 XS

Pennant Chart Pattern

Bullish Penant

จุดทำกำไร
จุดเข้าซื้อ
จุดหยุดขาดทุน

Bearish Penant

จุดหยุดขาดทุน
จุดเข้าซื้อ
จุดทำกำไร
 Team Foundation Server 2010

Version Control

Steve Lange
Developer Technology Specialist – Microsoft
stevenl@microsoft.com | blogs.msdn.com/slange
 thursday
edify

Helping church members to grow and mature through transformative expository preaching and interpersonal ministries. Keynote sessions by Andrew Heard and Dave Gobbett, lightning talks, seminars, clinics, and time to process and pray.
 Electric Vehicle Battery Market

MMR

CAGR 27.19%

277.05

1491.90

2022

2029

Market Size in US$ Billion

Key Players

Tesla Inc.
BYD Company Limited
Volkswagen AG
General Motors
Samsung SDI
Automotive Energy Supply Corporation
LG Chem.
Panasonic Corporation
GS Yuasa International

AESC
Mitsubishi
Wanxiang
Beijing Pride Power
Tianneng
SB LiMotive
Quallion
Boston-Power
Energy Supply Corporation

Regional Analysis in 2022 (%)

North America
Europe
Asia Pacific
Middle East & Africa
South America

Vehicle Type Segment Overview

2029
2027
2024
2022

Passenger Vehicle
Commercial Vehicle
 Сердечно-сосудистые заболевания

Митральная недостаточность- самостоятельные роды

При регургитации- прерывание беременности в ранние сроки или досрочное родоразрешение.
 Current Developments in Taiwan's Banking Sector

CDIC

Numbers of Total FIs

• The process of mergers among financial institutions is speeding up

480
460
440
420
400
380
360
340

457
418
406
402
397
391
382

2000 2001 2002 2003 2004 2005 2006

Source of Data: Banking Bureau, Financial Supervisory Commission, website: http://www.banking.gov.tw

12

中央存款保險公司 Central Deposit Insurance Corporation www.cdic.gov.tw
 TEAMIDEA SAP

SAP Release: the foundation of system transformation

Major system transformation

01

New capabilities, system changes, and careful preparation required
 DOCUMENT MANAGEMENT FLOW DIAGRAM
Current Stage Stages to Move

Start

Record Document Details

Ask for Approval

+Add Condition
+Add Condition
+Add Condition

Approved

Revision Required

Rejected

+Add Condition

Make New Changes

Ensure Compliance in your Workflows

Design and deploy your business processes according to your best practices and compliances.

———

**EXERCISE OBJECTIVE**
Write out the full set of records exactly as given.

**THE ANSWER**
 XS

Pennant Chart Pattern

Bullish Penant

จุดทำกำไร
จุดเข้าซื้อ
จุดหยุดขาดทุน

Bearish Penant

จุดหยุดขาดทุน
จุดเข้าซื้อ
จุดทำกำไร
 Team Foundation Server 2010

Version Control

Steve Lange
Developer Technology Specialist – Microsoft
stevenl@microsoft.com | blogs.msdn.com/slange
 thursday
edify

Helping church members to grow and mature through transformative expository preaching and interpersonal ministries. Keynote sessions by Andrew Heard and Dave Gobbett, lightning talks, seminars, clinics, and time to process and pray.
 Electric Vehicle Battery Market

MMR

CAGR 27.19%

277.05

1491.90

2022

2029

Market Size in US$ Billion

Key Players

Tesla Inc.
BYD Company Limited
Volkswagen AG
General Motors
Samsung SDI
Automotive Energy Supply Corporation
LG Chem.
Panasonic Corporation
GS Yuasa International

AESC
Mitsubishi
Wanxiang
Beijing Pride Power
Tianneng
SB LiMotive
Quallion
Boston-Power
Energy Supply Corporation

Regional Analysis in 2022 (%)

North America
Europe
Asia Pacific
Middle East & Africa
South America

Vehicle Type Segment Overview

2029
2027
2024
2022

Passenger Vehicle
Commercial Vehicle
 Сердечно-сосудистые заболевания

Митральная недостаточность- самостоятельные роды

При регургитации- прерывание беременности в ранние сроки или досрочное родоразрешение.
 Current Developments in Taiwan's Banking Sector

CDIC

Numbers of Total FIs

• The process of mergers among financial institutions is speeding up

480
460
440
420
400
380
360
340

457
418
406
402
397
391
382

2000 2001 2002 2003 2004 2005 2006

Source of Data: Banking Bureau, Financial Supervisory Commission, website: http://www.banking.gov.tw

12

中央存款保險公司 Central Deposit Insurance Corporation www.cdic.gov.tw
 TEAMIDEA SAP

SAP Release: the foundation of system transformation

Major system transformation

01

New capabilities, system changes, and careful preparation required
 DOCUMENT MANAGEMENT FLOW DIAGRAM
Current Stage Stages to Move

Start

Record Document Details

Ask for Approval

+Add Condition
+Add Condition
+Add Condition

Approved

Revision Required

Rejected

+Add Condition

Make New Changes

Ensure Compliance in your Workflows

Design and deploy your business processes according to your best practices and compliances.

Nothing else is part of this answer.